The cost/benefits on implementing transaction with the ACID properties in the light of a semantic store:
Atomicity
Atomicity guarantees that a whole transaction is either fully done or not done at all. Also all adding/removals are done at a single point in time. This property requires logging all actions and making sure when the system is started that all transactions that are not marked as completed are rolled back. In a REST scenario this requires giving the client a ticket-URI that can be used for querying the state of a transaction, just returning the transaction result in the response doesn't work as the system may be interrupted between completion of the transaction and the sending of the response so that the client has no way to find out the status of the transaction (sending the response before the transaction is marked as completed is not an option either, as the system might be interrupted between sending the response and logging the transaction as completed which will cause the transaction to be rolled back when the system resumes).
When the platform will support the time-versioning the ability of executing add and deletes at a single point in time will be essential.
For now Atomicity must be provided by the storage implementations on a triple level, a triple is either in the store or not. For applications designed against the semantic web paradigm of open world assumption and monotonicity this is sufficient: every added triple describes a (true) fact of the world, more triples may further reduce the possible worlds in which the graph is true, but in no case multiple triples must be added as a whole for the resulting graph not to be false. Applications accessing the graph must be aware that the absence of a triple says nothing about it's truth value, they must provide their functionality within the limits of the known facts without being confused by some data missing.
Consistency
A transaction is required to leave the database in a consistent state. RDBMS have defined states of inconsistency, this is not the case for RDF/OWL, in some cases a grapg might be contradictory (i.e. it evaluates to false in every possible world) but there's nothing illegal or inconsistent with such a graph.
Isolation
A transaction is executed as if in single-user mode, that is a transaction must be protected from inferences from other transactions. This can be trivially achieved by executing all transactions sequentially.To allow better perfromance the system might however support different type of locking, allowing the locking to be less restrictive while maintaining this property by rolling back the transaction in the event of a concurrent change that affects the result of the queries of the transaction being isolated (and thus possibly affects the modification the trasaction does).
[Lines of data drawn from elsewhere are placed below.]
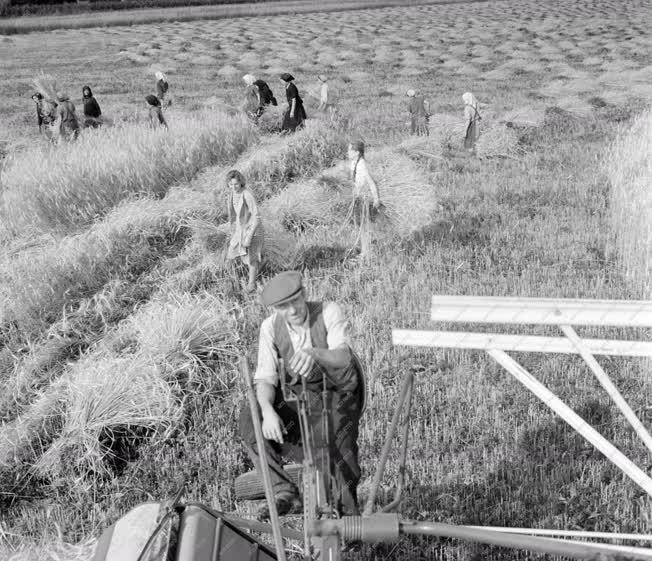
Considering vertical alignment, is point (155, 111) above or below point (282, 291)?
below

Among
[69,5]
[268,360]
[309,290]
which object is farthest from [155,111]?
[69,5]

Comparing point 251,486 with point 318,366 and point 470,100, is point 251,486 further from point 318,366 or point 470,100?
point 470,100

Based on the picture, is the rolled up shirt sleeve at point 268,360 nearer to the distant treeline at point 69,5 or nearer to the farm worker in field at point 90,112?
the farm worker in field at point 90,112

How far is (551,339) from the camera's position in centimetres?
257

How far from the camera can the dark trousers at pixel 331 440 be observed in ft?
9.49

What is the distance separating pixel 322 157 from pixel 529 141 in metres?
3.95

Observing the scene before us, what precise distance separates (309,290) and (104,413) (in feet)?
7.89

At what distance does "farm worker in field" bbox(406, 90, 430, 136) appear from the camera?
12023mm

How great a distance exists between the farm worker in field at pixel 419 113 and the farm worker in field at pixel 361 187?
523 cm

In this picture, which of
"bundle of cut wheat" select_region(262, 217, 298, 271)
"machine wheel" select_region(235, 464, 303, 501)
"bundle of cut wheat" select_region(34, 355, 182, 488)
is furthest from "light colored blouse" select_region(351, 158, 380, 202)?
"machine wheel" select_region(235, 464, 303, 501)

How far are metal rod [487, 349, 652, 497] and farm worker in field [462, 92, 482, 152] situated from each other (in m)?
8.74

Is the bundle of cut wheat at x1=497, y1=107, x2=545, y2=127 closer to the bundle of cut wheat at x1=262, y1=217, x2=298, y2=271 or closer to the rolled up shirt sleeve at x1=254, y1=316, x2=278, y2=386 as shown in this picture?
the bundle of cut wheat at x1=262, y1=217, x2=298, y2=271

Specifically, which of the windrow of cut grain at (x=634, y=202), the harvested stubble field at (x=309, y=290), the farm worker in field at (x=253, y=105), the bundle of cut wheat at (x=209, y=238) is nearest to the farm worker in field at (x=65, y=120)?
the harvested stubble field at (x=309, y=290)

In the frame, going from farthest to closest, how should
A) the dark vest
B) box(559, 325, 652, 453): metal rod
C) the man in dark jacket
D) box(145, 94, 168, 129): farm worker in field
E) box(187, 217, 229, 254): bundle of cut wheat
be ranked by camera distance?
the man in dark jacket
box(145, 94, 168, 129): farm worker in field
box(187, 217, 229, 254): bundle of cut wheat
the dark vest
box(559, 325, 652, 453): metal rod
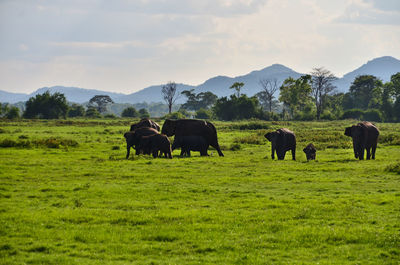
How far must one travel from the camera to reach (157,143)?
33.9 meters

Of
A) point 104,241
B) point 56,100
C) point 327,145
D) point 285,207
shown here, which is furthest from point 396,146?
point 56,100

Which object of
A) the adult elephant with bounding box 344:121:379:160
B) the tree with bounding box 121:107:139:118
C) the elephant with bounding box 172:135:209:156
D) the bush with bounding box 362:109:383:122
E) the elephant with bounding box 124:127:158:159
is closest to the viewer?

Within a transaction the code should see the result of previous modification within the transaction on queries but no modifications made outside the transaction. Implementing this in an efficient fashion (i.e. without exclusive sequential execution) requires the store to at least temporarily expose multiple versions of the graph.
Without providing full transaction/isolation support SCB could provide a Lock for its mutable graph as well as one for the TcManager. It would have to be defined if read and write operations would automatically request such a lock on invocation of the respective methods or if this is left to the application, in any case the application could make lock for a bigger scope than a dingle method call on the tc-manager allowing things like "check if a user with that username already exists, if not create one" to be executed within a write-locked section.
Durability
The result of a result is persistent, this is guaranteed with persistent stores. Obviously not for in-memory stores.
JTA
Java Transaction API (JTA) specifies standard Java interfaces between a transaction manager and the parties involved in a distributed transaction system.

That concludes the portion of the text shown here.